NEW YORK -- Before Saturday's game, the Pirates announced that they had placed reliever Salomon Torres on the 15-day disabled list with right medial elbow inflammation.
The Pirates called up Masumi Kuwata from Triple-A Indianapolis to fill the bullpen vacancy.
Pirates manager Jim Tracy said that Torres first approached trainers after Friday's game, indicating that he was feeling soreness on the inside of his right elbow, prompting the club to take a precautionary approach by placing Torres on the DL.
"Before we move forward with anything else, we are going to get him checked out," Tracy said. "We'll find out exactly what he's dealing with after he sees the doctor, so I don't want to speculate about that."
While Tracy said that Torres hadn't mentioned the discomfort to him at any point this season, in their meeting last night, Torres told his manager that the soreness is something he has been dealing with on and off since Spring Training, and even periodically over the past few years.
Though not using it as an excuse, the arm discomfort could be one explanation for the notable struggles Torres has dealt with over the past two weeks.
The right-handed reliever has three blown saves and two losses since May 31 and has given up five runs in his last 4 2/3 innings. Torres didn't record an out in Friday's series opener against the Yankees, and he allowed a game-tying single in the seventh inning.
"When you start talking about soreness on the inside part of elbow, you can't just continue to be playing without seeing somebody to figure out what it is to deal with and the course of action to deal with," Tracy said.
Torres will see a doctor early next week when the team returns to Pittsburgh, but in the meantime, the Pirates bullpen couldn't afford to have its veteran reliever sitting in the bullpen not able to pitch for the rest of the series against the Yankees.
With closer Matt Capps having pitched two innings in each of the last two games and likely facing a suspension next week, the Pirates needed to make a move to ensure that another fresh arm would be available.
The Pittsburgh manager said that Capps may be available on Saturday if a save situation arises, though the right-hander would be used in a very limited role.
King Kuwata: One week after making his North American debut for Indianapolis, Kuwata has earned his first trip to the Major Leagues.
"Masumi Kuwata is coming to the big leagues," Tracy announced in his crowded office that included a number of members of the Japanese media.
The Pirates signed Kuwata, who will be the first Japanese player to wear a Pirates uniform, to a Minor League contract in December, and the right-hander pitched for the team during Spring Training before a severely sprained ankle sidelined him in March.
After nursing the ankle, Kuwata joined Indianapolis a week ago and pitched 4 1/3 scoreless innings in his three appearances for the Indians.
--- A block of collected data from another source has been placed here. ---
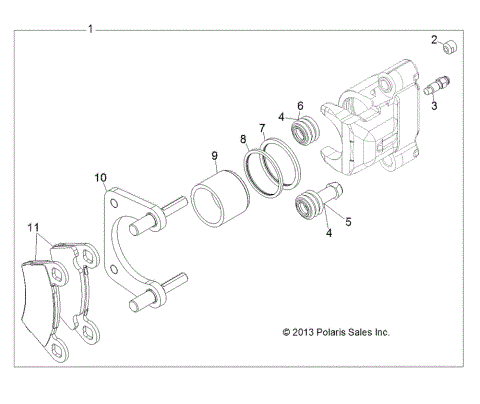 1
2
3
6
4
7
8
9
10
5
4
11
© 2013 Polaris Sales Inc.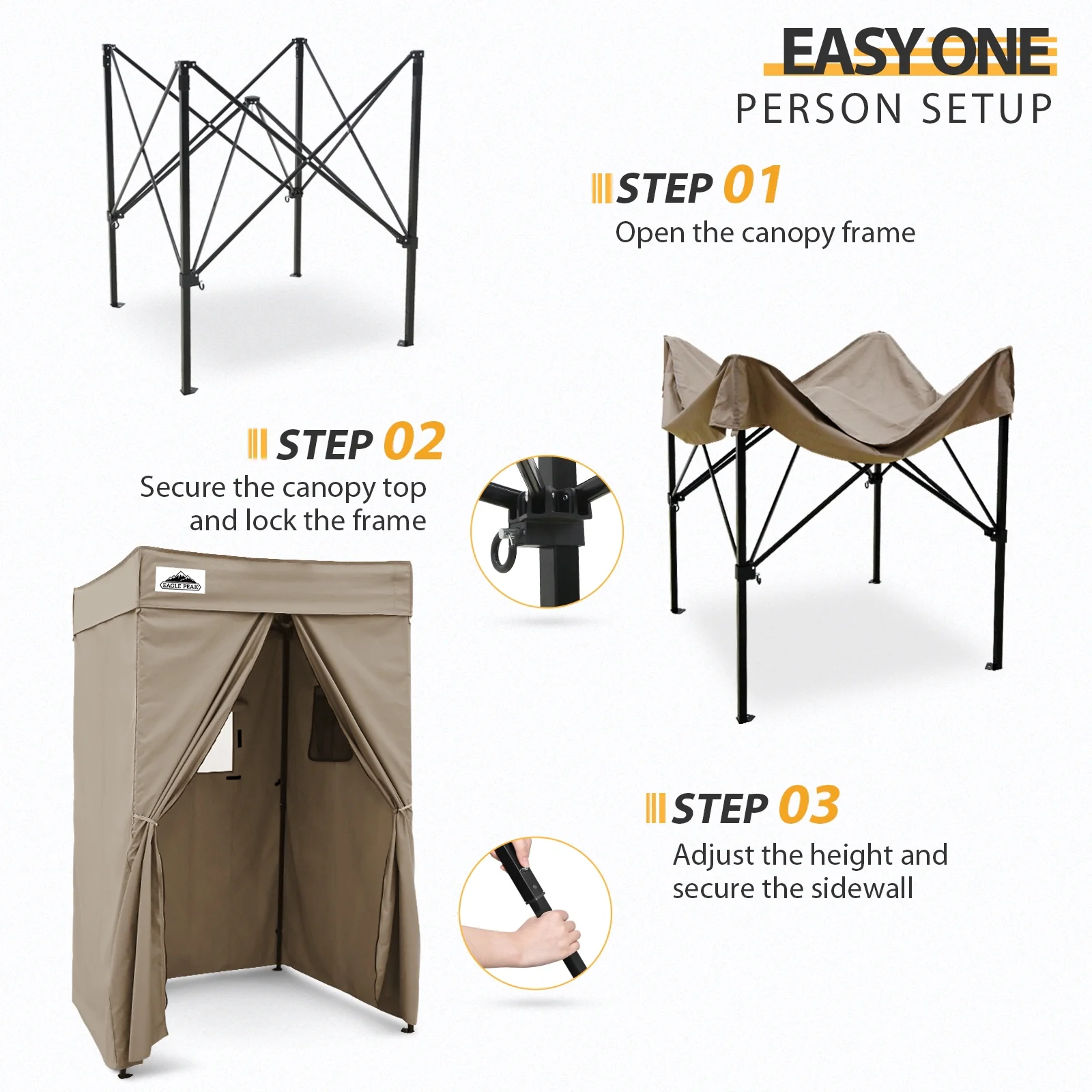 EASY ONE
PERSON SETUP

STEP 01
Open the canopy frame

STEP 02
Secure the canopy top and lock the frame

EAGLE PEAK

STEP 03
Adjust the height and secure the sidewall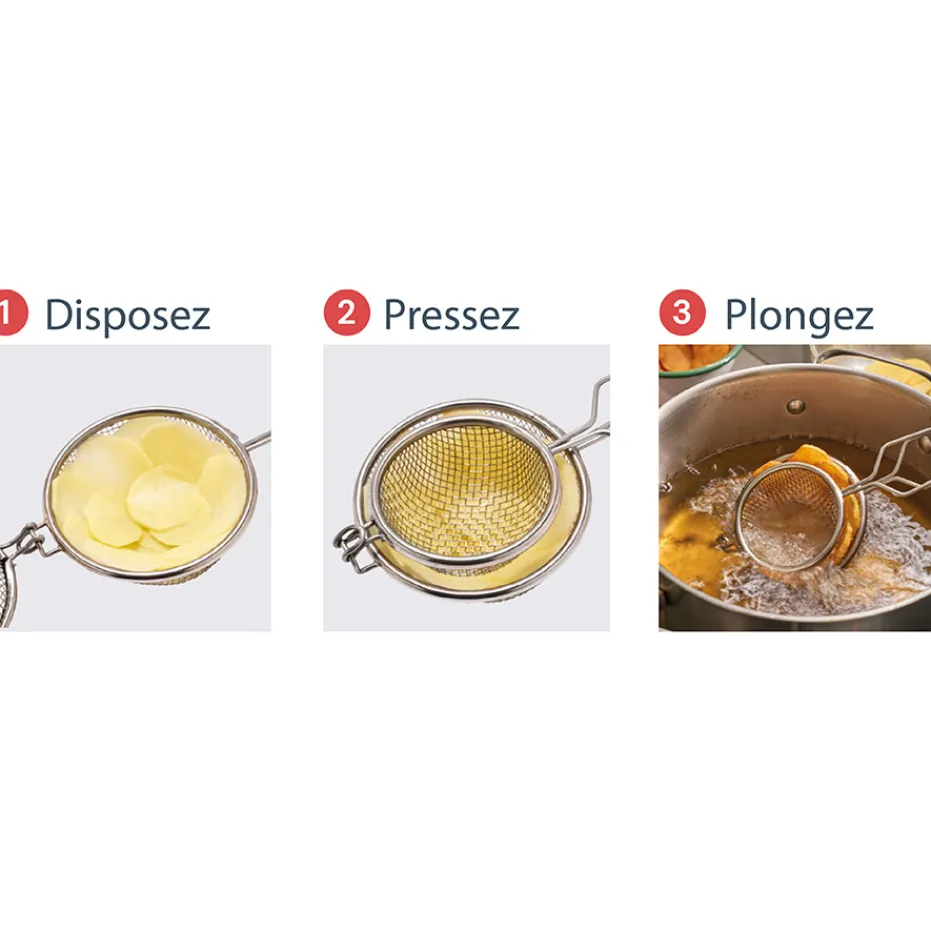 1 Disposez

2 Pressez

3 Plongez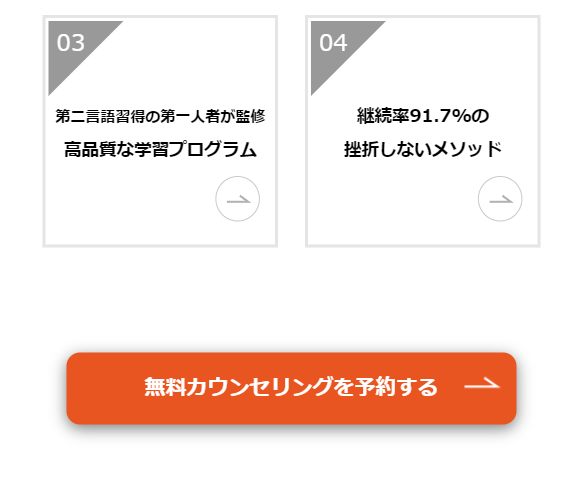 03

第二言語習得の第一人者が監修

高品質な学習プログラム

04

継続率91.7%の

挫折しないメソッド

無料カウンセリングを予約する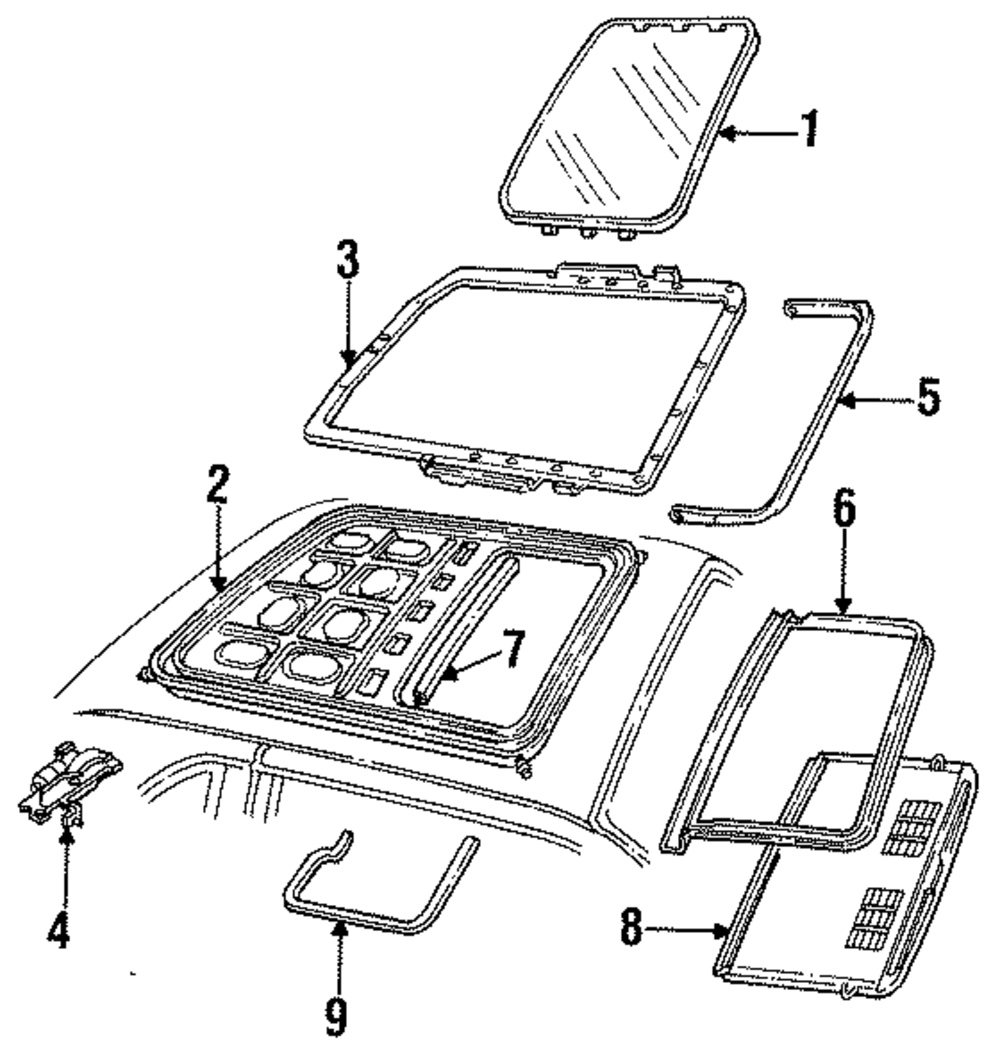 1
3
5
2
6
7
4
8
9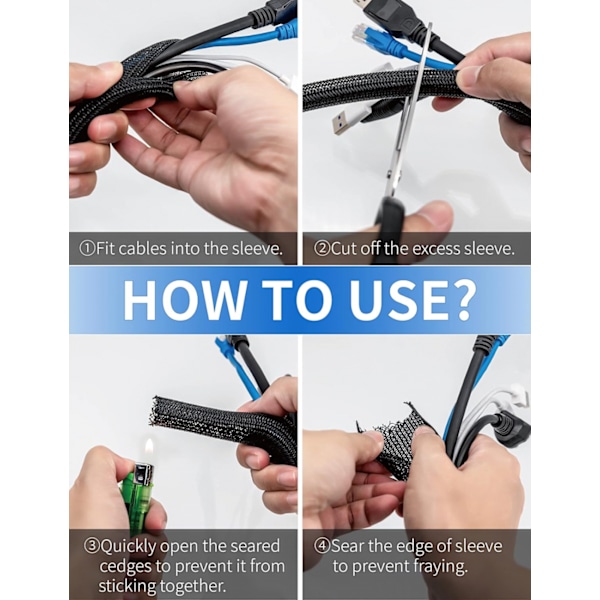 ①Fit cables into the sleeve.

②Cut off the excess sleeve.

HOW TO USE?

③Quickly open the seared cedges to prevent it from sticking together.

④Sear the edge of sleeve to prevent fraying.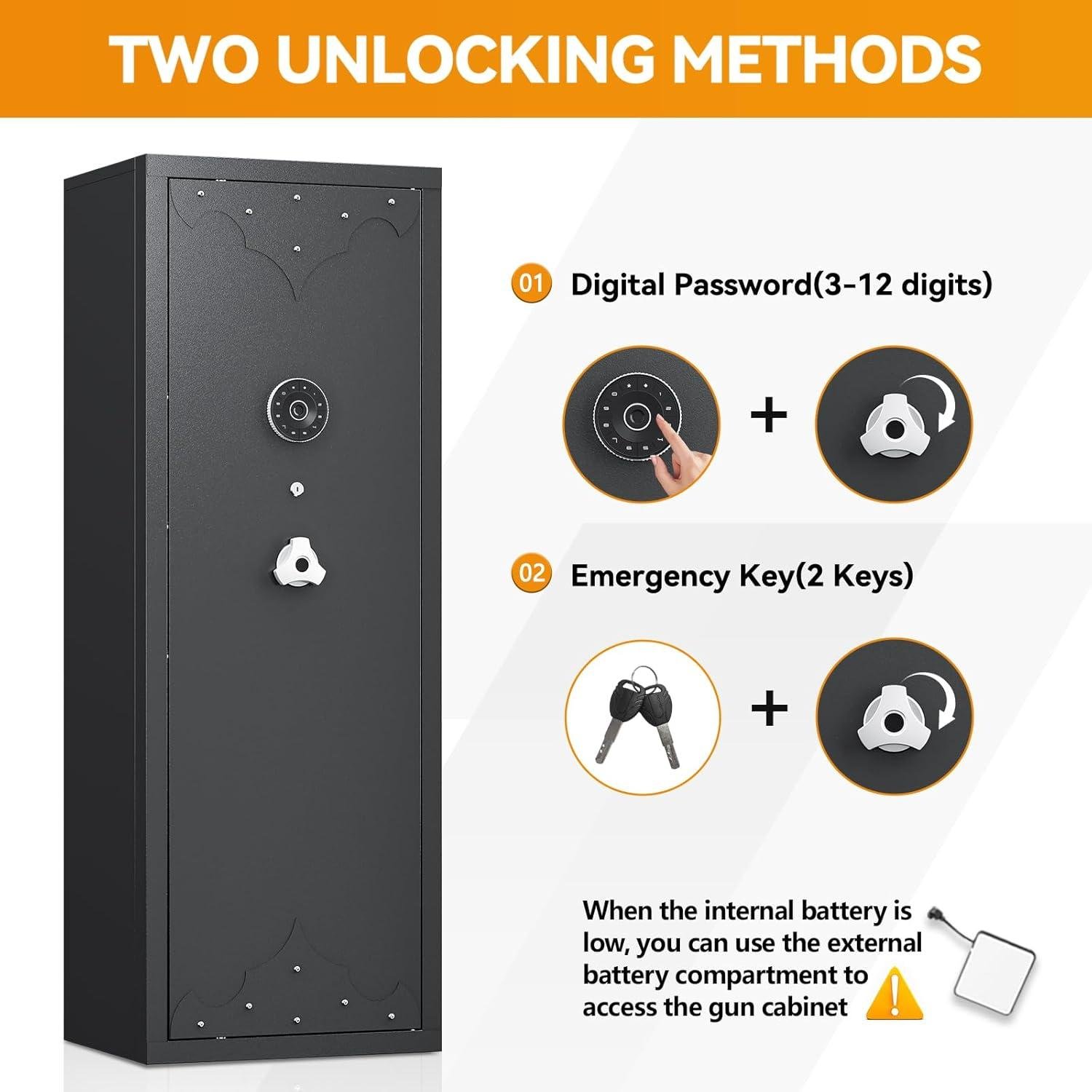 TWO UNLOCKING METHODS

01 Digital Password(3-12 digits)

+

02 Emergency Key(2 Keys)

+

When the internal battery is low, you can use the external battery compartment to access the gun cabinet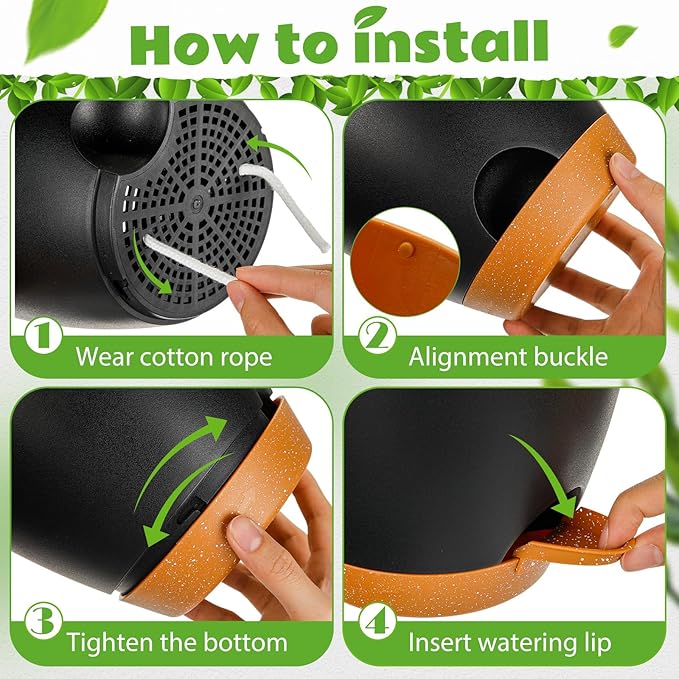 How to install

1 Wear cotton rope

2 Alignment buckle

3 Tighten the bottom

4 Insert watering lip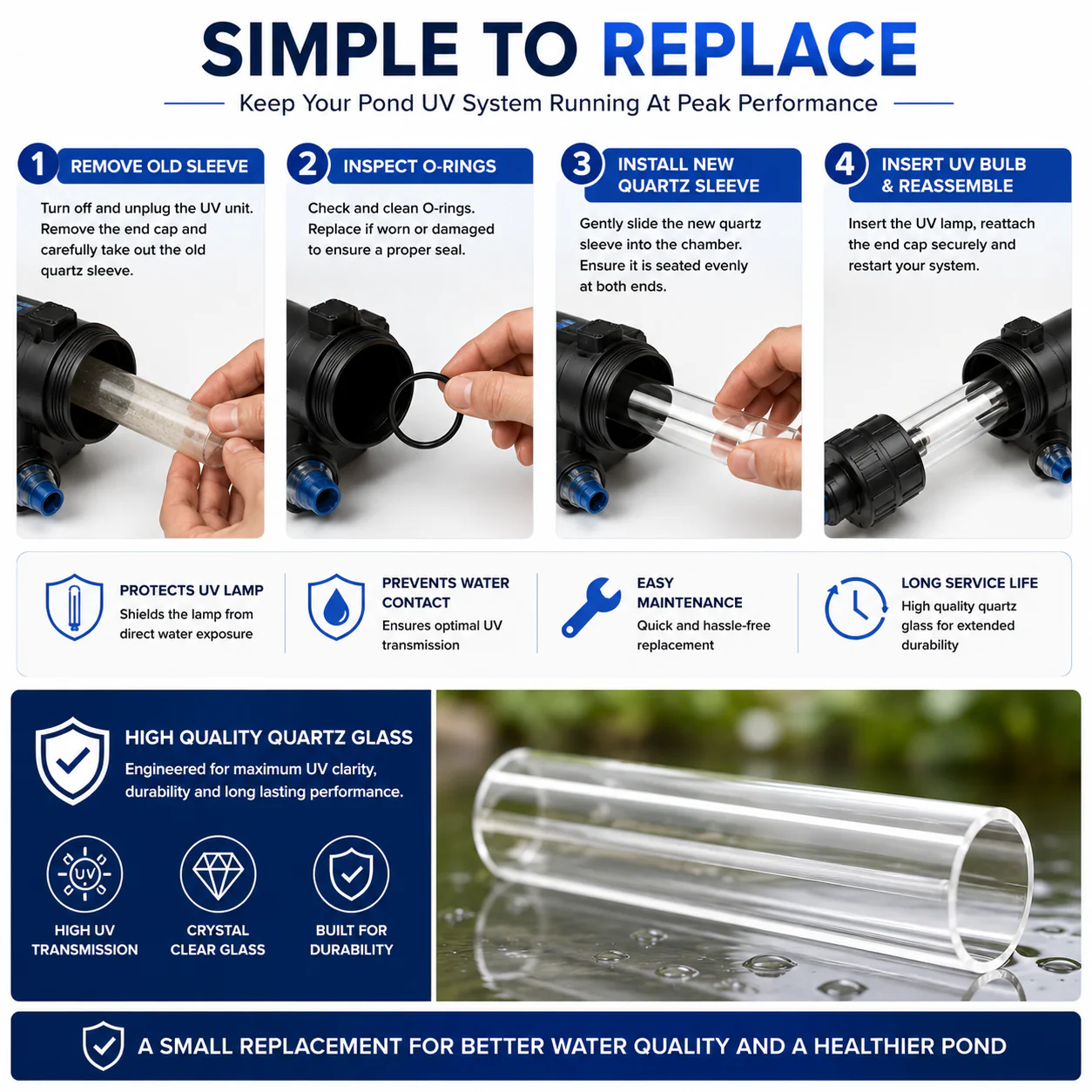 SIMPLE TO REPLACE

Keep Your Pond UV System Running At Peak Performance

1 REMOVE OLD SLEEVE

Turn off and unplug the UV unit. Remove the end cap and carefully take out the old quartz sleeve.

2 INSPECT O-RINGS

Check and clean O-rings. Replace if worn or damaged to ensure a proper seal.

3 INSTALL NEW QUARTZ SLEEVE

Gently slide the new quartz sleeve into the chamber. Ensure it is seated evenly at both ends.

4 INSERT UV BULB & REASSEMBLE

Insert the UV lamp, reattach the end cap securely and restart your system.

PROTECTS UV LAMP
Shields the lamp from direct water exposure

PREVENTS WATER CONTACT
Ensures optimal UV transmission

EASY MAINTENANCE
Quick and hassle-free replacement

LONG SERVICE LIFE
High quality quartz glass for extended durability

HIGH QUALITY QUARTZ GLASS
Engineered for maximum UV clarity, durability and long lasting performance.

UV
HIGH UV TRANSMISSION

CRYSTAL CLEAR GLASS

BUILT FOR DURABILITY

A SMALL REPLACEMENT FOR BETTER WATER QUALITY AND A HEALTHIER POND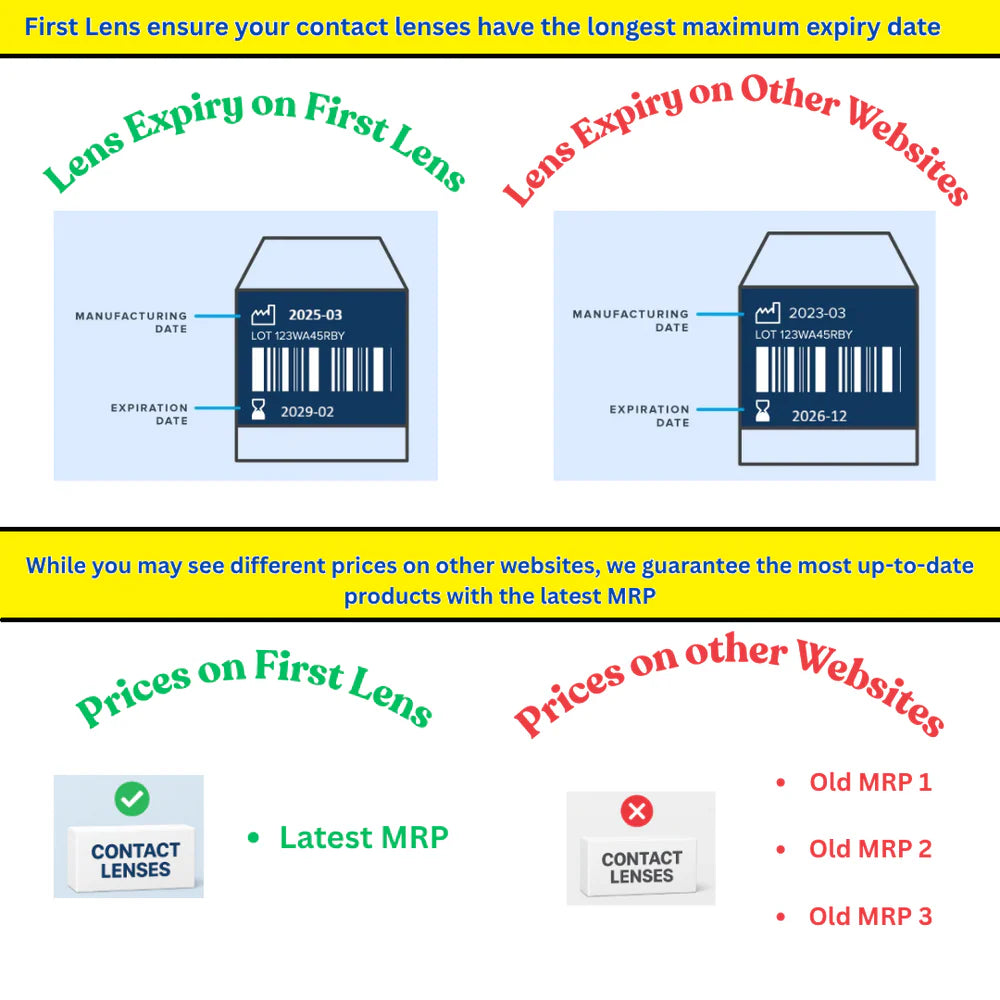 First Lens ensure your contact lenses have the longest maximum expiry date

Lens Expiry on First Lens

MANUFACTURING DATE
2025-03
LOT 123WA45RBY
EXPIRATION DATE
2029-02

Lens Expiry on Other Websites

MANUFACTURING DATE
2023-03
LOT 123WA45RBY
EXPIRATION DATE
2026-12

While you may see different prices on other websites, we guarantee the most up-to-date products with the latest MRP

Prices on First Lens

CONTACT LENSES

• Latest MRP

Prices on other Websites

CONTACT LENSES

• Old MRP 1
• Old MRP 2
• Old MRP 3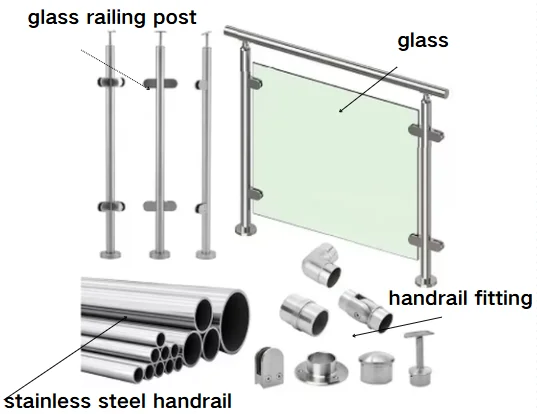 glass railing post

glass

handrail fitting

stainless steel handrail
The 39-year-old allowed three hits, while striking out three.
Tracy praised Kuwata's propensity to throw strikes and his veteran leadership, hopeful that the 39-year-old's experience will be an asset in a bullpen that has three young arms in Josh Sharpless, Jonah Bayliss and Capps.
"Here's the thing -- he has experience, he has know-how," Tracy said. "Is it going to work? While we get the situation figured out with what's going on with Salomon ... here's an opportunity to find something out about this guy."
Before trying to realize his dream of playing in the Major Leagues, Kuwata spent 20 years as a pitcher for the Yomiuri Giants, where he had a 173-141 record and a 3.46 in 442 games.
Though flight problems have caused a delay in Kuwata's arrival, he was expected to arrive at Yankee Stadium during Saturday's game, possibly available to pitch out of the bullpen if necessary.